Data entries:
=== Begin Enclosure ===

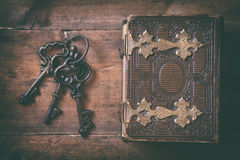 Top view of antique book cover and old keys Stock Photography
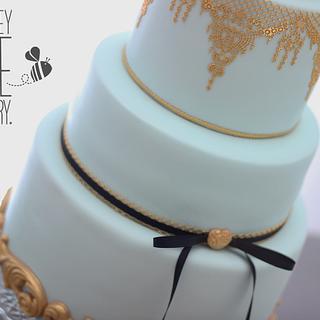 Powder blue & Gold Wedding Cake by The Honey Bee Cakery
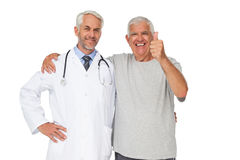 Portrait of a doctor with senior man gesturing thumbs up Royalty Free Stock Photos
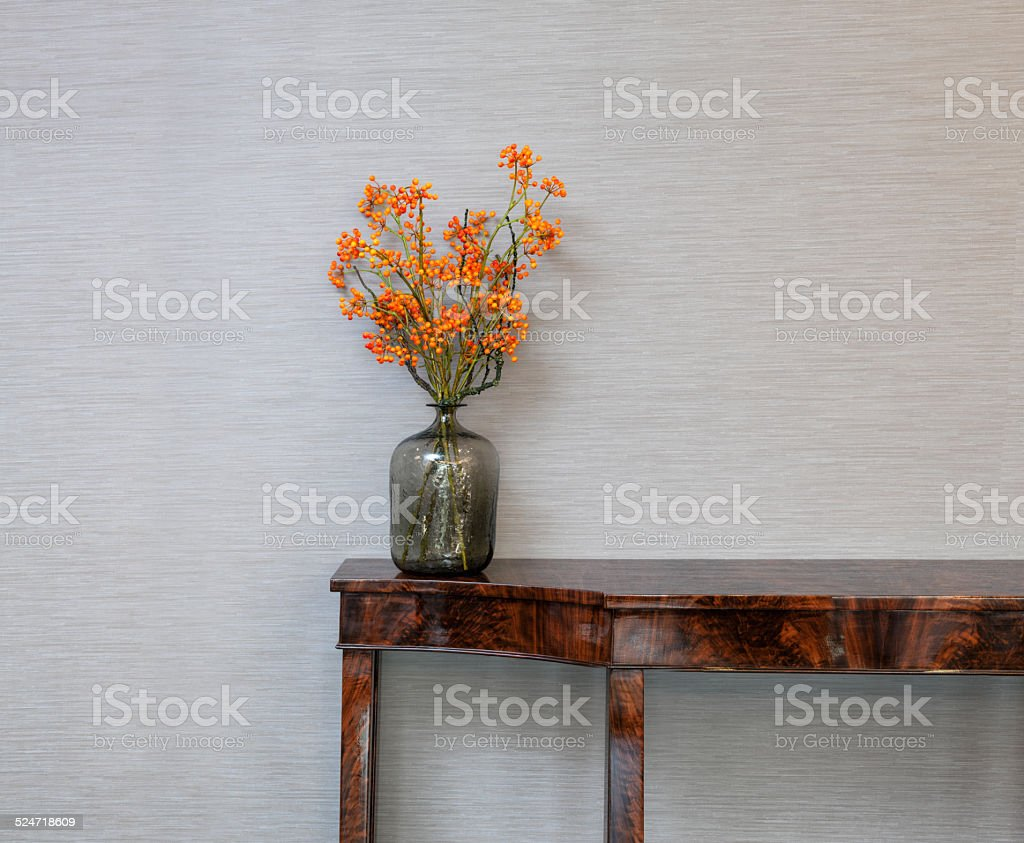 Sideboard in front of a grey wall with flower vase stock photo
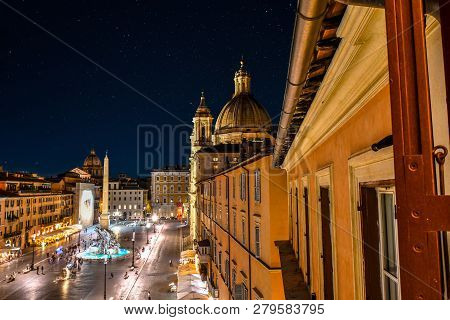 Rome, Italy - September 30 2018: The Illuminated Dome Of Sant Agnese In Agone, Or St. Agnes Cathedra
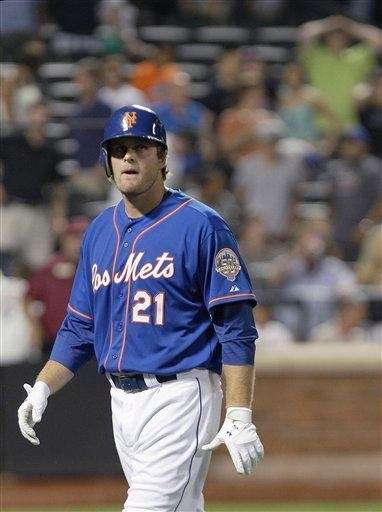 New York Mets' Lucas Duda walks away after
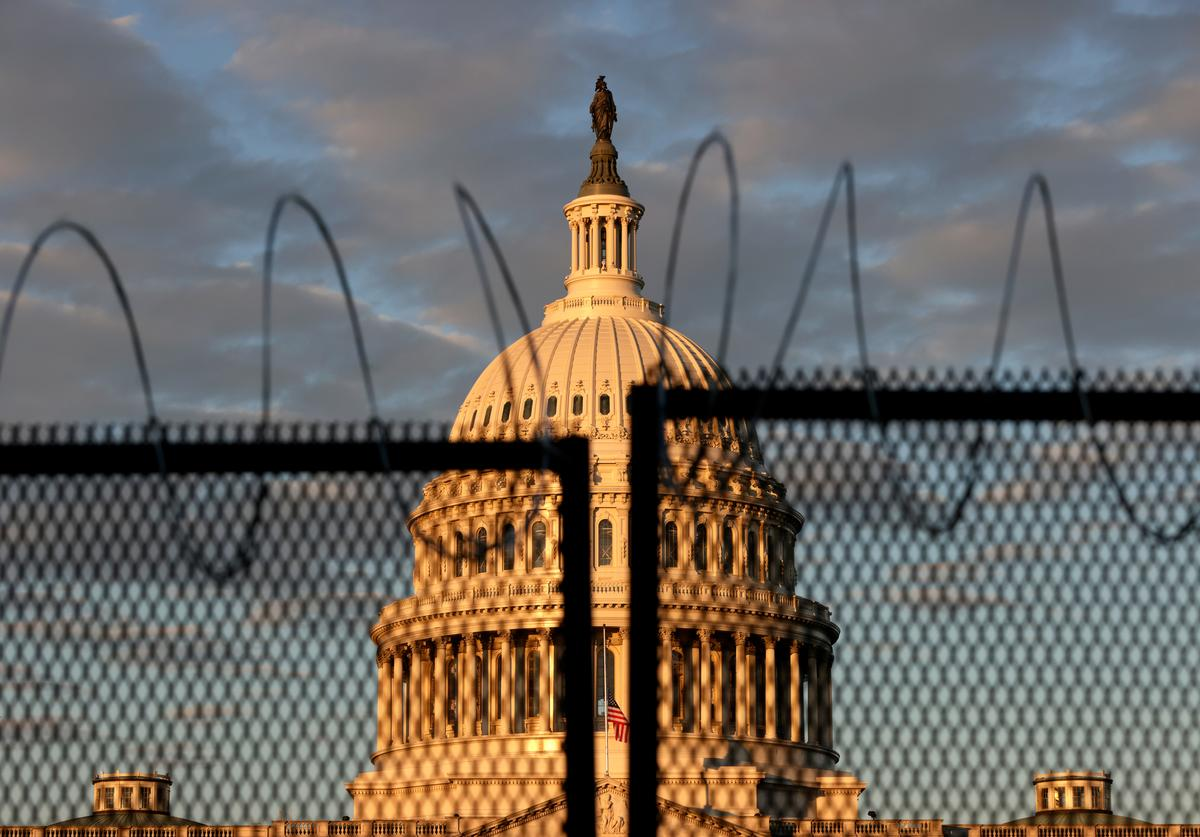 The U.S. Capitol is seen behind a fence with razor wire during sunrise on January 16, 2021 in Washington, DC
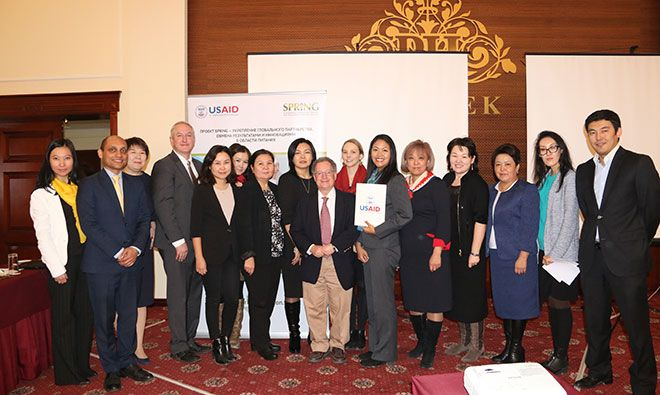 Roundtable participants stand in a line and smile at the camera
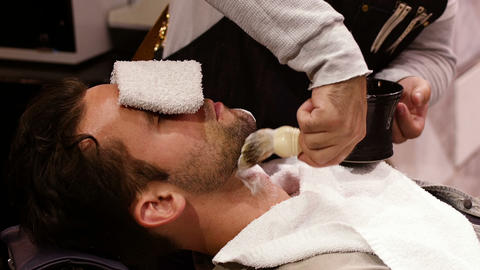 Man getting his beard shaved with shaving brush Footage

=== End Enclosure ===

◆ What needs to be done:
All entries above should be returned exactly, apart from their pictures.

◆ Answer:
 Top view of antique book cover and old keys Stock Photography
 Powder blue & Gold Wedding Cake by The Honey Bee Cakery
 Portrait of a doctor with senior man gesturing thumbs up Royalty Free Stock Photos
 Sideboard in front of a grey wall with flower vase stock photo
 Rome, Italy - September 30 2018: The Illuminated Dome Of Sant Agnese In Agone, Or St. Agnes Cathedra
 New York Mets' Lucas Duda walks away after
 The U.S. Capitol is seen behind a fence with razor wire during sunrise on January 16, 2021 in Washington, DC
 Roundtable participants stand in a line and smile at the camera
 Man getting his beard shaved with shaving brush Footage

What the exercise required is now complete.